The \texttt{jetset} package contains the following objects:

<<>>=
  ls("package:jetset")
@

The functions \texttt{jmap} and \texttt{jscores} are the intended user-level interface, and \texttt{scores.*} are data sets that support these functions.


\subsection{\texttt{jmap}}

\texttt{jmap} is a function that returns the best probe sets matching a list of Entrez GeneIDs, gene symbols, or gene aliases.


\subsection{\texttt{jscores}}

\texttt{jscores} is a function that returns the jetset scores for all probe sets matching a list of Entrez GeneIDs, gene symbols, aliases, or ensembl IDs.

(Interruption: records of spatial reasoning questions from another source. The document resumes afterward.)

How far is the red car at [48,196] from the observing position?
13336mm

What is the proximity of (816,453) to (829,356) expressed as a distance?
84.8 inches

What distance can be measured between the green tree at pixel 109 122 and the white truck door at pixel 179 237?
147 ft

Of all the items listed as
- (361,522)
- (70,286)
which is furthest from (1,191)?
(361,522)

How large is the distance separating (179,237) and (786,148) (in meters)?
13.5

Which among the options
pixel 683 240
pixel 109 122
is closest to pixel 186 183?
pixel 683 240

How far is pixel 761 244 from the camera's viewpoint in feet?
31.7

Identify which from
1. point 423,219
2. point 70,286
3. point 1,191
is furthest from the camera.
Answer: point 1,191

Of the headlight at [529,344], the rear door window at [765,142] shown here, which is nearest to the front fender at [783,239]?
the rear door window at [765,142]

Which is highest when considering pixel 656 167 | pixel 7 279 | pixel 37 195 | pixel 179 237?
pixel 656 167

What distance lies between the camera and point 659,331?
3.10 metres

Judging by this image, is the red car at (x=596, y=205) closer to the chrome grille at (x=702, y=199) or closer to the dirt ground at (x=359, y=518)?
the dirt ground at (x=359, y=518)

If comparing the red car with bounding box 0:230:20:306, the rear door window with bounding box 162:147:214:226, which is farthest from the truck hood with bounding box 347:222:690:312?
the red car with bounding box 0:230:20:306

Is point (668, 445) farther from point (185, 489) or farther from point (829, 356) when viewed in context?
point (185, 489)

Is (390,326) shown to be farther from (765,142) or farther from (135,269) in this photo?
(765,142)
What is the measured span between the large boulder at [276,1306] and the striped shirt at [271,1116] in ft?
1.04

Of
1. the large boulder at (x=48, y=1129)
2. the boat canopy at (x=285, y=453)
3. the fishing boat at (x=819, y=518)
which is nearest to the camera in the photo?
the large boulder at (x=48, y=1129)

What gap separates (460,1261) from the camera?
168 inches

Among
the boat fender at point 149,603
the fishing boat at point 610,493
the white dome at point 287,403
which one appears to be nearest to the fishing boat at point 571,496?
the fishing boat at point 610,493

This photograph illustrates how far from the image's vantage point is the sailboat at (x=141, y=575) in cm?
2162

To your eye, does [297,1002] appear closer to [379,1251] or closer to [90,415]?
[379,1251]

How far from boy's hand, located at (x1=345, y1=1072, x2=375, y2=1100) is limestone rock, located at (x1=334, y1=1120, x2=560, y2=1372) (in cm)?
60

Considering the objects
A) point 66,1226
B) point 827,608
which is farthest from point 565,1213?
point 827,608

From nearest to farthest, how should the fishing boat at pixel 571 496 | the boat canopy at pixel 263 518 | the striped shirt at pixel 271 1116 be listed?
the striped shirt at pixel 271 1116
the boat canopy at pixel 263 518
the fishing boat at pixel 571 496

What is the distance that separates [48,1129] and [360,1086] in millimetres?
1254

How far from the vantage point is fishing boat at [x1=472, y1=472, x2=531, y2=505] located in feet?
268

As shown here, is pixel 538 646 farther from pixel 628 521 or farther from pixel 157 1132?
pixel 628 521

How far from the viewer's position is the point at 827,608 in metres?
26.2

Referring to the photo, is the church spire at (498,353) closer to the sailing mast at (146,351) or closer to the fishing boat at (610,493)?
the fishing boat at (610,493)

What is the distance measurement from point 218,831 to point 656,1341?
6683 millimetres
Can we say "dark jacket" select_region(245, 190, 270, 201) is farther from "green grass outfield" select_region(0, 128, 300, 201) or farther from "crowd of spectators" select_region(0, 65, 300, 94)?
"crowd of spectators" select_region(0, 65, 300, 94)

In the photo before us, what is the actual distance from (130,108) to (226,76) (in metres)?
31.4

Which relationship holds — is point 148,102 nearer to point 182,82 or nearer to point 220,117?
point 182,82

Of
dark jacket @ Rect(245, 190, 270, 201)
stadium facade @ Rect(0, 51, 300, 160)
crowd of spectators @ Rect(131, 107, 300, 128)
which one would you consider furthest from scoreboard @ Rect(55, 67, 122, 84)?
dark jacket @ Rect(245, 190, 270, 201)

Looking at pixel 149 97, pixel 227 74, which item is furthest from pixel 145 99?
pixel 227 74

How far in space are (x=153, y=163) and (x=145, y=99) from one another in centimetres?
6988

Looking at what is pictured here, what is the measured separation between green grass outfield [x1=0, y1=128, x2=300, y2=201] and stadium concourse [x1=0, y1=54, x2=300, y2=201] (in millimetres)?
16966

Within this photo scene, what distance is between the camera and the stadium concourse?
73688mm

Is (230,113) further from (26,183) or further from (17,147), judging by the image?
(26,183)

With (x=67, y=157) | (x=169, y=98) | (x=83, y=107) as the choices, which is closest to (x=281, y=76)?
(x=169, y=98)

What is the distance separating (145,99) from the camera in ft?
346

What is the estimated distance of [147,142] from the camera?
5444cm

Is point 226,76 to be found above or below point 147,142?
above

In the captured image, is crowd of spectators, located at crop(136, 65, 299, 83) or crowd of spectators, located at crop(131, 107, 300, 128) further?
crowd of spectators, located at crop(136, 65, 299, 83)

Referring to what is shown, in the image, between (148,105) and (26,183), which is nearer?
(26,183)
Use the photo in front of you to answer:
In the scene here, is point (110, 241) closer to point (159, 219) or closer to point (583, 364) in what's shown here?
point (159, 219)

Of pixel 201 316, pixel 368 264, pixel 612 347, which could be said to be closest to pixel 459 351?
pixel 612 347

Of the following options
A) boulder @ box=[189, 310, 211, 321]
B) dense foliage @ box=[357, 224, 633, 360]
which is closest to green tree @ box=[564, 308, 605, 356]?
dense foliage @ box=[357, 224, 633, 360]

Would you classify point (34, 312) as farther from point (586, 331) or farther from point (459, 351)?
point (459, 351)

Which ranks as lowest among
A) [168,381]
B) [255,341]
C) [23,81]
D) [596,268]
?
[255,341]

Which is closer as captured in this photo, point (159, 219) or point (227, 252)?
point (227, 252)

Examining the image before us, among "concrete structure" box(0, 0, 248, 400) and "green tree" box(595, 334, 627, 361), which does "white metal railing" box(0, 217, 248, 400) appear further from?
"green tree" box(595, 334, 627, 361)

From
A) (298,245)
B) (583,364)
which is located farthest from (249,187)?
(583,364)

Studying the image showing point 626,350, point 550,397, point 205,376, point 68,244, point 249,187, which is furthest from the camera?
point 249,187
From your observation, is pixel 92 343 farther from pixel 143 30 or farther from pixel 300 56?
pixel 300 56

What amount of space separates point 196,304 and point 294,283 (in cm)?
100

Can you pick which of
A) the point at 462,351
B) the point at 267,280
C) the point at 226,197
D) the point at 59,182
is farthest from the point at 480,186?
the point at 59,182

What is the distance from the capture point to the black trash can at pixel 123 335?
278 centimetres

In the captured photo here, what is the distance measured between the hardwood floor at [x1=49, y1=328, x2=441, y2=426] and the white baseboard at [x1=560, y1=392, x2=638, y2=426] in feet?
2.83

\subsection{\texttt{scores.hgu95av2}}

\texttt{scores.hgu95av2} is a data frame with Entrez IDs and pre-calculated quality control scores for each probe set ID. All scores range from 0 to 1, and a higher score indicates better (predicted) performance.

<<>>=
  head(scores.hgu95av2)
@

\begin{itemize}

\item The Entrez GeneID (\emph{EntrezID}) is a unique gene identifier.  Note: as in other Bioconductor packages, the GeneID is stored as type \emph{character}.

\item The processivity requirement (\emph{process}) is the number of consecutive bases that must be synthesized to generate a target that can be detected by the probe set.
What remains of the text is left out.